Hajiumrahnews.com — Baru beberapa bulan berdiri, Kementerian Haji dan Umrah mendapat sorotan publik. Lembaga ini resmi dilaporkan ke Komisi Pemberantasan Korupsi (KPK) atas dugaan penyimpangan dalam tender pelayanan haji tahun 2026.
Laporan tersebut disampaikan oleh Masyarakat Pemerhati Haji (MPH) ke Direktorat Pelayanan Laporan Pengaduan Masyarakat (PLPM) KPK, Rabu (8/10).
“Kami di sini melaporkan Kementerian Haji dan Umrah,” ujar Ketua MPH Nu’man Fauzi, usai menyerahkan laporan di Gedung Merah Putih KPK, Jakarta Selatan.
Menurut Nu’man, dugaan penyimpangan terjadi karena perusahaan penyedia layanan (syarikah) yang ditunjuk pemerintah dalam tender haji 2026 merupakan pihak yang sama seperti tahun-tahun sebelumnya, hanya berganti nama perusahaan.
“Syarikah yang sekarang jadi pemenang itu ternyata pelayan-pelayan lama, cuma berganti baju saja,” jelasnya.
MPH menilai kebijakan tender tersebut tidak mencerminkan reformasi nyata dalam tata kelola haji, sebab tetap memberi ruang bagi pihak lama tanpa proses evaluasi yang transparan.
Nu’man juga menyinggung masih adanya kasus jamaah terlantar, yang menurut laporan mencapai sekitar 400 orang dalam pelaksanaan haji sebelumnya.
“Kalau yang dilaporkan kepada kami, jamaah yang terlantar itu bukan sedikit,” ujarnya.
Sebelumnya, Kementerian Haji dan Umrah mengumumkan skema baru pengelolaan layanan haji 2026, dengan hanya menunjuk dua perusahaan (syarikah) sebagai penyedia utama:
Rakeen Mashariq Al Mutamayizah Company for Pilgrim Service
Albait Guest
Kebijakan ini disebut sebagai bagian dari reformasi besar dalam sistem pelayanan haji berbasis syarikah, dengan tujuan efisiensi dan transparansi.
Wakil Menteri Haji dan Umrah, Dahnil Anzar Simanjuntak, mengatakan langkah ini terbukti menekan biaya layanan hingga lebih dari 200 riyal per jamaah.
“Dari sebelumnya 2.300 riyal, tahun ini menjadi 2.100 riyal — tanpa pungli dan tanpa manipulasi,” jelas Dahnil di Jakarta, Selasa (30/9).
Dahnil menjelaskan, dari lebih 150 syarikah yang mengikuti proses seleksi, jumlahnya disaring secara ketat menjadi 50, lalu 20, hingga empat finalis, sebelum akhirnya ditetapkan dua pemenang.
Selain efisiensi, Kementerian juga memperkenalkan sistem kontrak multi-tahun selama tiga tahun, agar tidak terjadi praktik manipulasi dan negosiasi berulang setiap musim haji.
“Kontrak tidak lagi tahunan, tetapi langsung tiga tahun.

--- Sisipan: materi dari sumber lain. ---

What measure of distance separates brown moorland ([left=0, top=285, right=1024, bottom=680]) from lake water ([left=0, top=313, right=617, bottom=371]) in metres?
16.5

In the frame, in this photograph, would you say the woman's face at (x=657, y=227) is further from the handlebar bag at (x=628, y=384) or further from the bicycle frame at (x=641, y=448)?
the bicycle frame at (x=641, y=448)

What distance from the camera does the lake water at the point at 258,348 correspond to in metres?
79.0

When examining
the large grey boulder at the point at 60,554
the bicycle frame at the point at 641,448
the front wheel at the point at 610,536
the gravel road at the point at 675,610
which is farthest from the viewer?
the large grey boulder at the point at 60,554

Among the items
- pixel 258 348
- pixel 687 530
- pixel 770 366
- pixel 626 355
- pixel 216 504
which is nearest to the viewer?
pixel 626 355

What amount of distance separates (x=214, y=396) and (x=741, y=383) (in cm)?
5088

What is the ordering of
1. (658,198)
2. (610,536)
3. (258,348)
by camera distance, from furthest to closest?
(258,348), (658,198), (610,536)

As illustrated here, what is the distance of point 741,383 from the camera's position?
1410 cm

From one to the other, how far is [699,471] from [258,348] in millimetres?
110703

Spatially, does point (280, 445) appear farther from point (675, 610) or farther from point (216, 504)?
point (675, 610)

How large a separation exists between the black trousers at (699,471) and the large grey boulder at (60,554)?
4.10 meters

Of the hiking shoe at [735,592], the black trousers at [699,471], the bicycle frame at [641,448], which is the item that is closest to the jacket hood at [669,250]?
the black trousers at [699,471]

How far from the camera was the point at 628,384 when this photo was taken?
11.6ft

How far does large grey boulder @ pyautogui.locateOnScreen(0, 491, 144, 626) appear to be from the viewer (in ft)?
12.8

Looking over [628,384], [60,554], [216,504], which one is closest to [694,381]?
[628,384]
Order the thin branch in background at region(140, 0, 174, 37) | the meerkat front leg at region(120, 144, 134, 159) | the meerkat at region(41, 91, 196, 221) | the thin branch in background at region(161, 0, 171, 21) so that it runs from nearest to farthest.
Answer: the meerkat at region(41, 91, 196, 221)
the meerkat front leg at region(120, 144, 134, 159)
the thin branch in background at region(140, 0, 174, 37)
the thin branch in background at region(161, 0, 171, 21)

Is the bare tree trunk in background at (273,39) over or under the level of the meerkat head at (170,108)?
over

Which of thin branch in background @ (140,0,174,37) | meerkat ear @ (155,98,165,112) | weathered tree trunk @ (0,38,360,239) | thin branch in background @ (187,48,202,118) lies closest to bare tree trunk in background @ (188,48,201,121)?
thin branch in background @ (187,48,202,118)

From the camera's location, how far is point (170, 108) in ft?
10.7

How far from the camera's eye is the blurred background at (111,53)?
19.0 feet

Ini untuk mencegah praktik-praktik manipulasi dan umpan balik negatif dalam proses lelang,” katanya.
Dahnil menegaskan, kebijakan ini merupakan langkah awal menuju reformasi menyeluruh tata kelola haji dan umrah, dengan prinsip profesionalisme, efisiensi, dan akuntabilitas.
Meski demikian, laporan MPH ke KPK menunjukkan bahwa reformasi yang dijanjikan belum sepenuhnya dipercaya publik.
Mereka berharap KPK menindaklanjuti dugaan maladministrasi agar pelaksanaan haji 2026 benar-benar bersih dari praktik lama.
Kasus ini menambah daftar panjang isu tata kelola haji di Indonesia, di tengah upaya pemerintah membangun sistem baru melalui pembentukan Kementerian Haji dan Umrah.